The Man Who Fell To Earth (1976)
Directed by Nicolas Roeg
Written by Paul Mayersberg (screenplay) and Walter Tevis (novel)
Cinematography by Anthony B. Richmond
Starring David Bowie, Candy Clark and Rip Torn
More so than Nicolas Roeg’s previous work with Mick Jagger, The Man Who Fell To Earth exploits the self-conscious casting of a celebrity rock star to brilliant effect, and Bowie’s attempt to blend in as an actor in this film mirrors his character’s attempt to blend in as a human being on planet Earth. Bowie’s alien persona is also a natural fit for his role here, and he plays himself brilliantly. His makeup, costumes, and shock of red hair never distract from his intensely compelling curiosity as he confidently but awkwardly experiences the newness of human life. As with “Performance”, The Man Who Fell to Earth has a loosely structured narrative in which the protagonist either plays a passive role or has a somewhat ambiguous goal (his overall goal, of course, is to bring water home to his family, but how he plans to get there is somewhat obscure). The tone of the film and the brilliant directing create a mood of tension throughout, and Bowie’s guarded performance leaves us constantly wondering what he’ll do and what he’s capable of. He is extremely polite, sometimes anxious, and very straightforward and businesslike but with a hint of hidden soul. He watches dozens of television screens on various channels simultaneously, and relishes the taste of water, a precious commodity on his home planet. His love for television in the face of his wife’s desperate nagging parodies domestic dysfunction as well as anything out of “3rd Rock From The Sun”.

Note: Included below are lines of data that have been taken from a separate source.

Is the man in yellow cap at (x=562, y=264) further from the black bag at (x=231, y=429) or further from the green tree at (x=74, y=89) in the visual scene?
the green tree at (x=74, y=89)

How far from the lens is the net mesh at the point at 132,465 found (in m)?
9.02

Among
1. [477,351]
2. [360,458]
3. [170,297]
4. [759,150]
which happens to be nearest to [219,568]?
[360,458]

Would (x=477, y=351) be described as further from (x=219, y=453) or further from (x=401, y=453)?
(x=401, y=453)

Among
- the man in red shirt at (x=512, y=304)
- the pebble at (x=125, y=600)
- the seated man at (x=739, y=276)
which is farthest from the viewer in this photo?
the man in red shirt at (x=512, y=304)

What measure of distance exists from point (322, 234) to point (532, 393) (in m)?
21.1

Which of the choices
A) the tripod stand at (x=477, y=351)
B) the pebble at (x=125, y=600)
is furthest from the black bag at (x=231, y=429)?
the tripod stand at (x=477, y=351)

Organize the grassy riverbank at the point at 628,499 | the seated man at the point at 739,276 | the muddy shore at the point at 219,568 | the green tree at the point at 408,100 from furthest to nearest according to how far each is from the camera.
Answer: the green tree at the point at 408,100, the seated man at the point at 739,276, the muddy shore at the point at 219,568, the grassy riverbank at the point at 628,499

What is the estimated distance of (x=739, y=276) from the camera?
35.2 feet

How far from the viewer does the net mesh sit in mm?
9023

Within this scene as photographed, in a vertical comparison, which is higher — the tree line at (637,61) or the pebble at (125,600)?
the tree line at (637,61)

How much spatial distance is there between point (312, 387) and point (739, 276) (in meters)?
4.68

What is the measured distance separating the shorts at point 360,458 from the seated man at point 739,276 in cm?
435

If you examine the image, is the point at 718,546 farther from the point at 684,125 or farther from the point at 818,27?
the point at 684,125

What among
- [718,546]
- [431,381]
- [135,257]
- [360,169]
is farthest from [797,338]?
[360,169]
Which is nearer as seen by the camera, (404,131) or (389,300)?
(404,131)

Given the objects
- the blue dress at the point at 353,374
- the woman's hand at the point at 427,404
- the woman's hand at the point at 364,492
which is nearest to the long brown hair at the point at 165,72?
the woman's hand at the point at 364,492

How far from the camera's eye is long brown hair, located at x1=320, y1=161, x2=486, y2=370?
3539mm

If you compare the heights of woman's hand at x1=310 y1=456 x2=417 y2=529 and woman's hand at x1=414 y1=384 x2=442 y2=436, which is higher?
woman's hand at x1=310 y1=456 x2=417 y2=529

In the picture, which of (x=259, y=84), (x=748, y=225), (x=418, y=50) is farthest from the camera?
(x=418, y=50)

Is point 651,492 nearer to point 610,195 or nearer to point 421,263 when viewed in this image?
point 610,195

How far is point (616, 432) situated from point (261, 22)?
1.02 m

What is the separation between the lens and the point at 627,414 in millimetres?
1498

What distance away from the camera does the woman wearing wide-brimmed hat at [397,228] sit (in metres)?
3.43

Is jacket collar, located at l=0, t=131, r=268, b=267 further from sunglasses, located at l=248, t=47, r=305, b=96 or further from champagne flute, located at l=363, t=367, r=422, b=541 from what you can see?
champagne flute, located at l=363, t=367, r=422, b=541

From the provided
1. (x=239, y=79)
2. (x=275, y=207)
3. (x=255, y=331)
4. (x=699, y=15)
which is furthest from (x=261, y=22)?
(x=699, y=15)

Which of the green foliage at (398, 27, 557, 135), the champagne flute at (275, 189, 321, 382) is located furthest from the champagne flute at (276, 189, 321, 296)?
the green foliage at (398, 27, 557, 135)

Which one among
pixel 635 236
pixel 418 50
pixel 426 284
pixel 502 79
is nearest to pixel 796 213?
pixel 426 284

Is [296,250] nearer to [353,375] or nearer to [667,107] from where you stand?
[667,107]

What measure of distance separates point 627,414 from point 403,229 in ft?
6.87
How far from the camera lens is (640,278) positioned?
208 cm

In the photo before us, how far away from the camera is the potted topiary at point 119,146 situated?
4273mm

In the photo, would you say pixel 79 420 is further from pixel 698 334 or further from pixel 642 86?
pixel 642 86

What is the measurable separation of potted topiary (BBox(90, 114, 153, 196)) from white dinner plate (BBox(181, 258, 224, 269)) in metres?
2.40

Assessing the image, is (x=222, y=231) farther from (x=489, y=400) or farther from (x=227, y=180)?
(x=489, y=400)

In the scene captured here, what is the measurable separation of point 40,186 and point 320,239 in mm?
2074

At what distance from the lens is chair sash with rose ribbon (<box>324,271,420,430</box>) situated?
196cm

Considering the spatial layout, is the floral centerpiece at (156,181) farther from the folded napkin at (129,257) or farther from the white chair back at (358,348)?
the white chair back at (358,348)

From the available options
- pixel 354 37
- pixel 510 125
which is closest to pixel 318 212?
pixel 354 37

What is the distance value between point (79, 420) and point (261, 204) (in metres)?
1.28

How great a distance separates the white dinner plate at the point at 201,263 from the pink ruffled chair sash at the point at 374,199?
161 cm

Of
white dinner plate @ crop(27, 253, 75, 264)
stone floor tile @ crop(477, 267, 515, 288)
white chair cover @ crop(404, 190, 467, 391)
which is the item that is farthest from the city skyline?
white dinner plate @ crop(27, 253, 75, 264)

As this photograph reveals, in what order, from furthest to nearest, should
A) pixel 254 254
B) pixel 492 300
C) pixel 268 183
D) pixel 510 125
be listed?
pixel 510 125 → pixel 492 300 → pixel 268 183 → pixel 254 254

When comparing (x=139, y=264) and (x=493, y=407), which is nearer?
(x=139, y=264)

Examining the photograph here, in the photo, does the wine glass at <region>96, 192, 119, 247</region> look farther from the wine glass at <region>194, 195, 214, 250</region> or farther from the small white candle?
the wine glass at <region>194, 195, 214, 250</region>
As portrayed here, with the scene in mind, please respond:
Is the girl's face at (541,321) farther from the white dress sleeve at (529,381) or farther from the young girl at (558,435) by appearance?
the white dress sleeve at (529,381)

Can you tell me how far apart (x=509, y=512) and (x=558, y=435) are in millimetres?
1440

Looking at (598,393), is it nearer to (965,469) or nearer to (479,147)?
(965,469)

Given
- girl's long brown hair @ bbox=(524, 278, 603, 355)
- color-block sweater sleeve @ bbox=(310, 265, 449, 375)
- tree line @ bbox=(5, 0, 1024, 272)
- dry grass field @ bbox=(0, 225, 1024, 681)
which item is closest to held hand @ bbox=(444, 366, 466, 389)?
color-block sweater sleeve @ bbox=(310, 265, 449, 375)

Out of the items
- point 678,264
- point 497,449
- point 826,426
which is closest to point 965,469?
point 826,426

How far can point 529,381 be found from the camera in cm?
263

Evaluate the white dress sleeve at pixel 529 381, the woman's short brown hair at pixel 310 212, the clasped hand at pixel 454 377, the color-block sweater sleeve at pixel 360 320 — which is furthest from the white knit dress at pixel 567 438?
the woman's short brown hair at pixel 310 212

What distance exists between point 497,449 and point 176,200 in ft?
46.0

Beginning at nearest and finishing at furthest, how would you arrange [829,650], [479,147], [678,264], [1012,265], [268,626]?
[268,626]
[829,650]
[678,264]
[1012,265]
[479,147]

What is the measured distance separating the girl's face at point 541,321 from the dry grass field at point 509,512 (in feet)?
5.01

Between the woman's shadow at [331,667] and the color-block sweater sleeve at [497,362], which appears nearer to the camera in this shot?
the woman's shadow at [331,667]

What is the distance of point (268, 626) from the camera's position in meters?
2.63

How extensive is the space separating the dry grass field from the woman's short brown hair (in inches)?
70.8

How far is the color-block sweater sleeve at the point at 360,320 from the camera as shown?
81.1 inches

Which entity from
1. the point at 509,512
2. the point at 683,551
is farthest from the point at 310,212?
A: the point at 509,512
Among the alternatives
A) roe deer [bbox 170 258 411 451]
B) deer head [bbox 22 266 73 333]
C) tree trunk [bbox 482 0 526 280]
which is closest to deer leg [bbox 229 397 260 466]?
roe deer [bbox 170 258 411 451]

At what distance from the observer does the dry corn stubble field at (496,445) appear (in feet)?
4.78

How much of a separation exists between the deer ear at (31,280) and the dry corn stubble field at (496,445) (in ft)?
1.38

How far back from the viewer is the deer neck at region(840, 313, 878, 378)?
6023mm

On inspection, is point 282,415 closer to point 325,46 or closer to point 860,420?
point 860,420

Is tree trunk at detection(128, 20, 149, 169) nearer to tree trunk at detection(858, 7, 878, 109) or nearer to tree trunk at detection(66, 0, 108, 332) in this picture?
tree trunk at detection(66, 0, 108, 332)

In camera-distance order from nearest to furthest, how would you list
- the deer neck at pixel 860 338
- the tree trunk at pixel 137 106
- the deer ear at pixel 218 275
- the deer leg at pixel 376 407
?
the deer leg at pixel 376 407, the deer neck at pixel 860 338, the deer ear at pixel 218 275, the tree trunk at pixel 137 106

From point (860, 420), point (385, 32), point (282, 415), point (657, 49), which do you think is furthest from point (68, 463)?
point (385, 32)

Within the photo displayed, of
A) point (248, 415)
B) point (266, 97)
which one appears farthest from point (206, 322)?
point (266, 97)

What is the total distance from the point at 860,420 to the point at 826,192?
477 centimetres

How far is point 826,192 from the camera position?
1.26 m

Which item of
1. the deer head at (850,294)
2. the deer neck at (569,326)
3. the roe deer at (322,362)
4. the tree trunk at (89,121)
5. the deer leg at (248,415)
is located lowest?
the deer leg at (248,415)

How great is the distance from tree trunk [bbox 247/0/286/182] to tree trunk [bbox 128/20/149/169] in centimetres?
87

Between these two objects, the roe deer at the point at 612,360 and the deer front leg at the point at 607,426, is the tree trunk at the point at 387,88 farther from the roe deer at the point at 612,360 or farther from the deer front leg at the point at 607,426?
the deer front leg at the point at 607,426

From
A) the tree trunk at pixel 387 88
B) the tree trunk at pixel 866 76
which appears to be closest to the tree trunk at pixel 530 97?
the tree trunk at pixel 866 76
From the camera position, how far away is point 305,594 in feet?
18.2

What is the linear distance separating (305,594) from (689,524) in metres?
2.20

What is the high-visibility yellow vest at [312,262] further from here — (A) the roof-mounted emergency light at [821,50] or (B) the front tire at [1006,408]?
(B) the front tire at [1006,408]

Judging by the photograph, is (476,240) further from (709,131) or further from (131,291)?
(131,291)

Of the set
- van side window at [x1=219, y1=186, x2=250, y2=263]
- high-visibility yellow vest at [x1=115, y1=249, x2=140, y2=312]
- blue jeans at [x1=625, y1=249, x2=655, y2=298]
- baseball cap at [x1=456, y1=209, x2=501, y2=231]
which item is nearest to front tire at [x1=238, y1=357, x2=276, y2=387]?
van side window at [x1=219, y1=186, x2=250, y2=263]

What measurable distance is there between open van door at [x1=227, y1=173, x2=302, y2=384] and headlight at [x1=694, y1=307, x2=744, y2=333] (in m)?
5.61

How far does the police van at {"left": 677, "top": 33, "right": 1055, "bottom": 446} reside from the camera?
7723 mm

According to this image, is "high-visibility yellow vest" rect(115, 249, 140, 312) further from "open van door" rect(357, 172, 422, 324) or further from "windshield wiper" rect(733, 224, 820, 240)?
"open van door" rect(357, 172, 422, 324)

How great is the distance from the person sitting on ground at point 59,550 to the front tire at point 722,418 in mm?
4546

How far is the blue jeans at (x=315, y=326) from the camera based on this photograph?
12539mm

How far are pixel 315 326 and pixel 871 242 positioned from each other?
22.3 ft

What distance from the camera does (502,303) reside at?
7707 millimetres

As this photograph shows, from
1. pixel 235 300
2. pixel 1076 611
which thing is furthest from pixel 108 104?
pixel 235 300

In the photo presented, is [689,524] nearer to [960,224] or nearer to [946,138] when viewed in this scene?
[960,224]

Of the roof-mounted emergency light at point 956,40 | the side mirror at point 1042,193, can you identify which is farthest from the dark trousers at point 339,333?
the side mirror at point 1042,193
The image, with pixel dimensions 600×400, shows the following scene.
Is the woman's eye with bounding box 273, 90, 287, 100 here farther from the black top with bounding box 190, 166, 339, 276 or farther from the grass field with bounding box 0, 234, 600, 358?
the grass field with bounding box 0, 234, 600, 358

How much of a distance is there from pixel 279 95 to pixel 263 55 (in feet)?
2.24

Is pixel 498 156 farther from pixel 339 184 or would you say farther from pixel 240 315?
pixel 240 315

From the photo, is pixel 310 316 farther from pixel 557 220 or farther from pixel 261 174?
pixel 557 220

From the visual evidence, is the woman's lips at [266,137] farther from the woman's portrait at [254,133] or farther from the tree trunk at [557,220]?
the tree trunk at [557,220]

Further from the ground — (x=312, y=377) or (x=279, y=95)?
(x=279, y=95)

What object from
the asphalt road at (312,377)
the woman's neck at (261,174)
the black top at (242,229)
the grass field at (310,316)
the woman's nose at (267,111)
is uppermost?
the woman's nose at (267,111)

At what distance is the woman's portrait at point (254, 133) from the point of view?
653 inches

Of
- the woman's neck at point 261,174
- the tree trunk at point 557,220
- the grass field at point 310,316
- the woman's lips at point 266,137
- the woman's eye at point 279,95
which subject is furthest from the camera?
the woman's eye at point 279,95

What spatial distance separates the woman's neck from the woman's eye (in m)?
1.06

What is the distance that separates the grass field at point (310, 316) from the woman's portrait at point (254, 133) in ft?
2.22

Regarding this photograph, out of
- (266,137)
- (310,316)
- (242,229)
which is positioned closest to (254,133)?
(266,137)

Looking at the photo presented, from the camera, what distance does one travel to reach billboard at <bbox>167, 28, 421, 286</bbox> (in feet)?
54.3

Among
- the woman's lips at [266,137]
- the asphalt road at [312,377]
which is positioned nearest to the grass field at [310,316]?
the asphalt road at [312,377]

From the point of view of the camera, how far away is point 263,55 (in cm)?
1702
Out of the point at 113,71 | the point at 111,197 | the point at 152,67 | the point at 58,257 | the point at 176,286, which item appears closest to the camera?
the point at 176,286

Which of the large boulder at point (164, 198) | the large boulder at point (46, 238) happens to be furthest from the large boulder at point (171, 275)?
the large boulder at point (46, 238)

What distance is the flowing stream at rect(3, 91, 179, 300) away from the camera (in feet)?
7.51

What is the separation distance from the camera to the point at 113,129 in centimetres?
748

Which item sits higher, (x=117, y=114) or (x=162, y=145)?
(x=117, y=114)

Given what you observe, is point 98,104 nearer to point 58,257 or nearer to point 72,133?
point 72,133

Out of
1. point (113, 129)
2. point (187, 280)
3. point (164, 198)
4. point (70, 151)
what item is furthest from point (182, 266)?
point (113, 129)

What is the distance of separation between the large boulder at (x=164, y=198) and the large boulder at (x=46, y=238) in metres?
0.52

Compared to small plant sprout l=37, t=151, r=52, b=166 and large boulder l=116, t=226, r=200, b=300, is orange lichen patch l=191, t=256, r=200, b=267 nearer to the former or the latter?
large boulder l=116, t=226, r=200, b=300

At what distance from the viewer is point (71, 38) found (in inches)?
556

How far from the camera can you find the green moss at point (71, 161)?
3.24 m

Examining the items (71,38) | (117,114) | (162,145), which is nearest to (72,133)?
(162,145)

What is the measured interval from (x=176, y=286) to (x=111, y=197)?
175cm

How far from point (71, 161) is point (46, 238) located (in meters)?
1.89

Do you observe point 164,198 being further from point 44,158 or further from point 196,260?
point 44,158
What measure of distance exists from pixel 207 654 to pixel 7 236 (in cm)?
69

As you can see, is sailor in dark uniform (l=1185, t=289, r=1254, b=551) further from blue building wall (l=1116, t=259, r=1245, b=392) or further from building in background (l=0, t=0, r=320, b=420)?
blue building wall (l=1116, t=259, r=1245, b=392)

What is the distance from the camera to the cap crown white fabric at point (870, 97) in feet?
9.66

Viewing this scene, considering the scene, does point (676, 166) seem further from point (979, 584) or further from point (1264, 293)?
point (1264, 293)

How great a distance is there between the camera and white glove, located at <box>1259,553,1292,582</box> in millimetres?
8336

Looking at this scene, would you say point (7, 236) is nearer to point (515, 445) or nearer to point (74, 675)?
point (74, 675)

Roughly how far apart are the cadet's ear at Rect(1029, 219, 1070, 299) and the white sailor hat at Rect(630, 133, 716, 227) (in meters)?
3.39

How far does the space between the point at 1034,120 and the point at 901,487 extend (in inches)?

The soundtrack, as in “Performance”, is extremely diverse compared to most films. It sounds at times like something from Bowie’s contemporaneous work (Low), but also encorporates Japanese Kabuki theater music and even a jazzy theme song that seems to foreshadow Angelo Badalamenti’s score for Twin Peaks. Montage is again used in unconventional and non-narrative ways, and various characters offer brief voice-over narrations at seemingly arbitrary points in the narrative in order to offer their perspective on events. Notably, Thomas Jerome Newman (Bowie’s character), is denied any such commentary. On the other hand, several montage scenes do take us into Mr. Newman’s dreams and memories of his home planet while diegetic sounds from his current planet escalate into a deafening cacophony.
The sex is frank and full-frontal, but decidedly unsexy and androgynous. At one point, their lovemaking is intercut with images of them standing together expressionless in an unknown environment and context. The overt science fiction tropes are kept to a minimum, save for a futuristic pyramid-shaped music player that reads sound from shiny metal spheres inserted into the top. In fact, the film’s allegorical critique of alienation and capitalism is so thorough and complete that the movie almost avoids the sci-fi genre altogether. Bowie himself is a real-life alien, with or without the makeup, and the final hat tilt in the closing shot is one of the most singular gestures I’ve seen on film. The Man Who Fell to Earth is a culmination of Roeg’s prior work and uses his style to create a psychologically disturbing yet poignant and heartfelt portrait of an enigmatic man who also happens to be an alien.